Arrêtons de présenter l’Intelligence Artificielle comme un « collègue »
L’intelligence artificielle générative évolue rapidement et se déploie sous de nombreuses formes. Cependant, une tendance inquiétante se développe : les entreprises présentent de plus en plus leurs IA avec des noms humains et des personnalités, les rendant moins comme un logiciel et plus comme un véritable « collègue » ou employé. Ce phénomène, appelé anthropomorphisme, vise à instaurer rapidement la confiance et à atténuer la peur liée à la menace que l’IA pourrait représenter pour l’emploi humain. Pourtant, cette approche déshumanise le travail et peut masquer des réalités sociales préoccupantes.
Une stratégie marketing intrigante mais problématique
Dans un marché du travail tendu où chaque recrutement est un risque, certaines startups innovantes, notamment issues d’accélérateurs comme Y Combinator, ne vendent plus simplement un logiciel, mais un « employé » artificiel. Elles parlent d’assistants IA, de codeurs IA ou même d’« employés » IA, avec une terminologie pensée pour séduire les responsables d’embauche débordés. Par exemple, Atlog propose un « employé IA pour les magasins de meubles » capable de gérer des tâches allant des paiements au marketing, avec pour conséquence implicite de réduire drastiquement les besoins en personnels humains.

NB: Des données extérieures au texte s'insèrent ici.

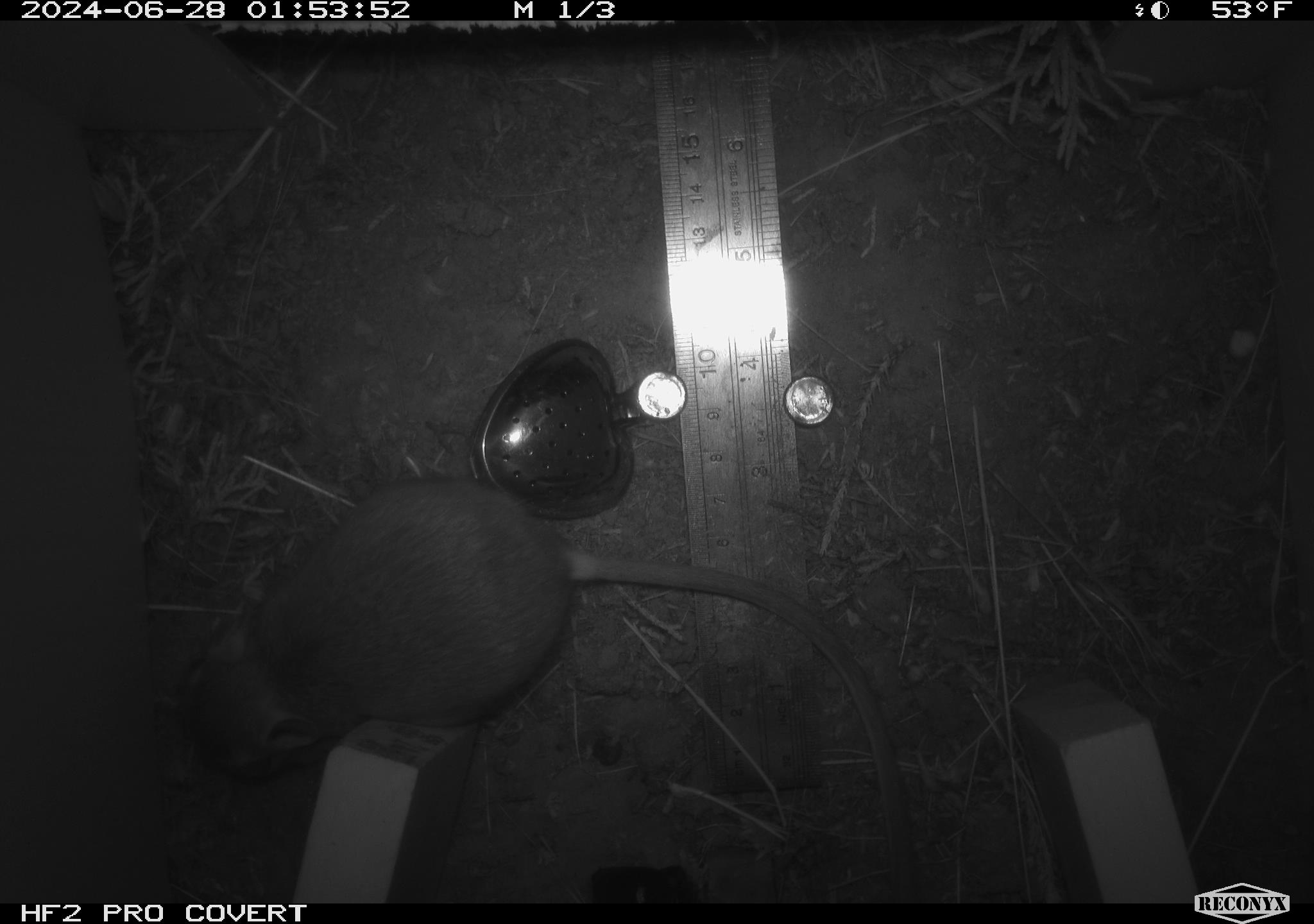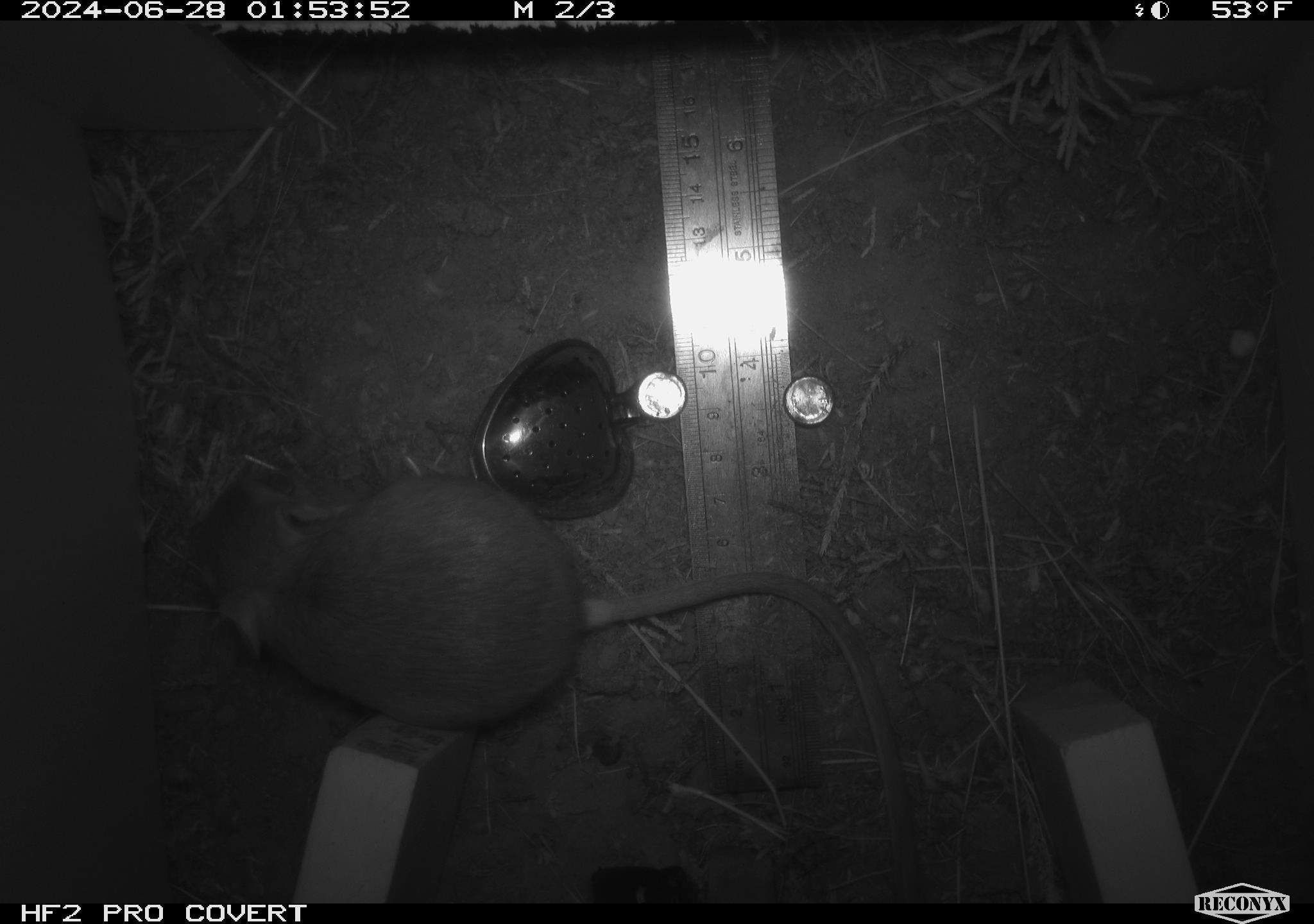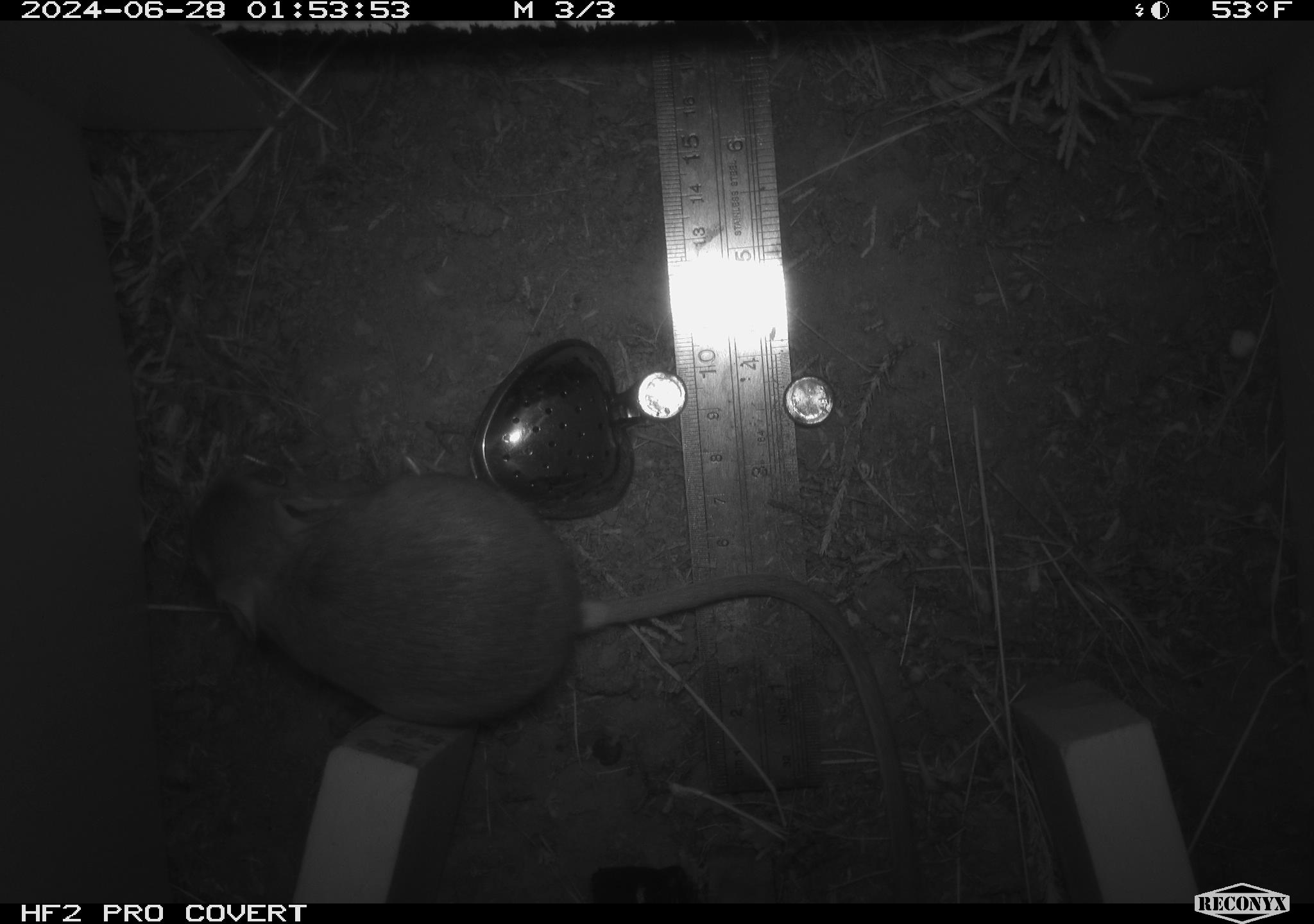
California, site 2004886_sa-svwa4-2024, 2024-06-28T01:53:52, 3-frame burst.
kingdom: Animalia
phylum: Chordata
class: Mammalia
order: Rodentia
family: Heteromyidae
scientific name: Heteromyidae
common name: kangaroo rats and pocket mice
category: heteromyidae family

Dans le domaine grand public, on retrouve une logique similaire. L’entreprise Anthropic a nommé sa plateforme « Claude », un nom chaleureux destiné à instaurer un climat de confiance, comme on le fait souvent dans la finance avec des applications aux noms amicaux (Dave, Albert, Charlie). Ce « Claude » semble presque un ami à qui l’on pourrait confier des données sensibles, alors qu’en réalité il s’agit simplement d’un modèle d’apprentissage automatique.
Les risques d’une humanisation excessive de l’IA
Malgré l’enthousiasme légitime suscitée par les progrès de l’IA générative, cette représentation de l’IA comme un « collègue » risque d’être très déshumanisante. Chaque nouveau « Devin » ou « Claude » virtuel soulève la question du sort des véritables employés, humains, qui pourraient être remplacés par ces « bots ». Les chiffres sont préoccupants, avec près de 2 millions d’Américains au chômage bénéficiant d’aides, dont beaucoup sont des professionnels de la tech récemment licenciés.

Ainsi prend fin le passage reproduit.